To do:
Reproduce word for word the stretch of the records from the line containing "Which, the white" through the end of the records, and give nothing else.
----
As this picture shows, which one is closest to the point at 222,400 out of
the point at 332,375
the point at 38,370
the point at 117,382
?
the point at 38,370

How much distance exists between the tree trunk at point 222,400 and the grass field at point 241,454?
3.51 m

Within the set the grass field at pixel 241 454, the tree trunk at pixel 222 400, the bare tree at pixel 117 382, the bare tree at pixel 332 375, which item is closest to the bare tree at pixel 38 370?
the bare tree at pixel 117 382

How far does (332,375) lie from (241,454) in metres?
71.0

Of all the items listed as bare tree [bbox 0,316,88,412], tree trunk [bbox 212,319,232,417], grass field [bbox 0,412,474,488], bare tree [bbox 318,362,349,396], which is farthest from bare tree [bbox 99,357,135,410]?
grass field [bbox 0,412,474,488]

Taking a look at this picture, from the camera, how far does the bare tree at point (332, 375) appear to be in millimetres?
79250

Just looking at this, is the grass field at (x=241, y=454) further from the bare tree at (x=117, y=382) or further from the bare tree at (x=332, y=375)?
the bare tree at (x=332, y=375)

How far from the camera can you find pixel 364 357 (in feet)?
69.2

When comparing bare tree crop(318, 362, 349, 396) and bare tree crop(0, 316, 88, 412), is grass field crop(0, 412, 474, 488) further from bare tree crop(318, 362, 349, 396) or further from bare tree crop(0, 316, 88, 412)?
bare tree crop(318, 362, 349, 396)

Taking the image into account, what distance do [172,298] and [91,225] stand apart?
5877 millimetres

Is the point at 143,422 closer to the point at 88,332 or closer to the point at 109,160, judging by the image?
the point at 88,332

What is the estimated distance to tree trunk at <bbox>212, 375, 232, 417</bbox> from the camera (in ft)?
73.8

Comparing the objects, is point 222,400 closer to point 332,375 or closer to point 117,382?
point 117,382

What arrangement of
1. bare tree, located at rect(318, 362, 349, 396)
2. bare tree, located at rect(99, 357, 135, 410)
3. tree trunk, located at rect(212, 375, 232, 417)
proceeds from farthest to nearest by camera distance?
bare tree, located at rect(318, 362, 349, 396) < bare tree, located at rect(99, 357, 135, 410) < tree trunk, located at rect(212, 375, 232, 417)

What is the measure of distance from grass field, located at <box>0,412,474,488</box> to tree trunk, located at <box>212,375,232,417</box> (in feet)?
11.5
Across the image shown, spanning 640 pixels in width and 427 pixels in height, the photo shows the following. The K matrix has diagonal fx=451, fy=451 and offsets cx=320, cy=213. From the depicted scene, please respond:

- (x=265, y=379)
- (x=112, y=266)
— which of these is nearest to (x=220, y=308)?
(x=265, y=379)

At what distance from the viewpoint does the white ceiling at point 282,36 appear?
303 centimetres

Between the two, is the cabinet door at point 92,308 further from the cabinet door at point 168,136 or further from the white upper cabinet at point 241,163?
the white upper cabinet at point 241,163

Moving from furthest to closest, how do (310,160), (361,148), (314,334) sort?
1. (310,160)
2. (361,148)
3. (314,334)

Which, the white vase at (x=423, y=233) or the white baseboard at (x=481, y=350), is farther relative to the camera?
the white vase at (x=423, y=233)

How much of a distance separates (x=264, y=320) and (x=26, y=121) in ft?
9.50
----
Written reply:
Which, the white vase at (x=423, y=233) or the white baseboard at (x=481, y=350), is farther relative to the camera?
the white vase at (x=423, y=233)

How much of a distance separates (x=264, y=320) and (x=26, y=121) in ft?
9.50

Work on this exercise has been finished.